Saved entries
----------------------------------------

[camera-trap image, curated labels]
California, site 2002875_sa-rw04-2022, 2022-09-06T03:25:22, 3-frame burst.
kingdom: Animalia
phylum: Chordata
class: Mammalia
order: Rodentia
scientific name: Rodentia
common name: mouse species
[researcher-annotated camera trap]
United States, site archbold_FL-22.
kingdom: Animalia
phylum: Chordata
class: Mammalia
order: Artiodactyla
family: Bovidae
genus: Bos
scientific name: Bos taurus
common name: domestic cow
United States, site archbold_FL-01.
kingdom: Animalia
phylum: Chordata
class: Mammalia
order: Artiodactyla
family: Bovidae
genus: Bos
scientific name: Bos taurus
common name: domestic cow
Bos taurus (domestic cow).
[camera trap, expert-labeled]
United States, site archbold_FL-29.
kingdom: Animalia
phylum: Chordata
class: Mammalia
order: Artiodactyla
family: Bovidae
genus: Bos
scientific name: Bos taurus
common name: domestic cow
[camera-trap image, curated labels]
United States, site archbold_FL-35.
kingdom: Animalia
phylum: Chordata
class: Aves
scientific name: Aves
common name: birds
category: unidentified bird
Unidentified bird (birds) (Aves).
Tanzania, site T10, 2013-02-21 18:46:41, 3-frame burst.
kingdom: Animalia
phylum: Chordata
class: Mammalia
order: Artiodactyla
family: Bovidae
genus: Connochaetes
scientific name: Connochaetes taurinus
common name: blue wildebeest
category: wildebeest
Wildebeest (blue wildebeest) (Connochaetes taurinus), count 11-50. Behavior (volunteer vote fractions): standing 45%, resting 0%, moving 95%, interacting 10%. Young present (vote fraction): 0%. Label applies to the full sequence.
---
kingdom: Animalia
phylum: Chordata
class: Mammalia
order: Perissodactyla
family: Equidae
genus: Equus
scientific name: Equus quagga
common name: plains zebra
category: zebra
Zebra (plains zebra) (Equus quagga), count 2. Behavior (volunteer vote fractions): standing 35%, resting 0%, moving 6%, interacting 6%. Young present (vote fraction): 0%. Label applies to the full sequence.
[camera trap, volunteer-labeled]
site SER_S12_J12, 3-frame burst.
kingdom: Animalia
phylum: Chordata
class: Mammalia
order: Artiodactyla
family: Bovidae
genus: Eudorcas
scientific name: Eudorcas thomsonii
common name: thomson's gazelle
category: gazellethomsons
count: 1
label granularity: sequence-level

----------------------------------------

Requirement
Could you reproduce all of the entries above exactly?

Exercise answer
[camera-trap image, curated labels]
California, site 2002875_sa-rw04-2022, 2022-09-06T03:25:22, 3-frame burst.
kingdom: Animalia
phylum: Chordata
class: Mammalia
order: Rodentia
scientific name: Rodentia
common name: mouse species
[researcher-annotated camera trap]
United States, site archbold_FL-22.
kingdom: Animalia
phylum: Chordata
class: Mammalia
order: Artiodactyla
family: Bovidae
genus: Bos
scientific name: Bos taurus
common name: domestic cow
United States, site archbold_FL-01.
kingdom: Animalia
phylum: Chordata
class: Mammalia
order: Artiodactyla
family: Bovidae
genus: Bos
scientific name: Bos taurus
common name: domestic cow
Bos taurus (domestic cow).
[camera trap, expert-labeled]
United States, site archbold_FL-29.
kingdom: Animalia
phylum: Chordata
class: Mammalia
order: Artiodactyla
family: Bovidae
genus: Bos
scientific name: Bos taurus
common name: domestic cow
[camera-trap image, curated labels]
United States, site archbold_FL-35.
kingdom: Animalia
phylum: Chordata
class: Aves
scientific name: Aves
common name: birds
category: unidentified bird
Unidentified bird (birds) (Aves).
Tanzania, site T10, 2013-02-21 18:46:41, 3-frame burst.
kingdom: Animalia
phylum: Chordata
class: Mammalia
order: Artiodactyla
family: Bovidae
genus: Connochaetes
scientific name: Connochaetes taurinus
common name: blue wildebeest
category: wildebeest
Wildebeest (blue wildebeest) (Connochaetes taurinus), count 11-50. Behavior (volunteer vote fractions): standing 45%, resting 0%, moving 95%, interacting 10%. Young present (vote fraction): 0%. Label applies to the full sequence.
---
kingdom: Animalia
phylum: Chordata
class: Mammalia
order: Perissodactyla
family: Equidae
genus: Equus
scientific name: Equus quagga
common name: plains zebra
category: zebra
Zebra (plains zebra) (Equus quagga), count 2. Behavior (volunteer vote fractions): standing 35%, resting 0%, moving 6%, interacting 6%. Young present (vote fraction): 0%. Label applies to the full sequence.
[camera trap, volunteer-labeled]
site SER_S12_J12, 3-frame burst.
kingdom: Animalia
phylum: Chordata
class: Mammalia
order: Artiodactyla
family: Bovidae
genus: Eudorcas
scientific name: Eudorcas thomsonii
common name: thomson's gazelle
category: gazellethomsons
count: 1
label granularity: sequence-level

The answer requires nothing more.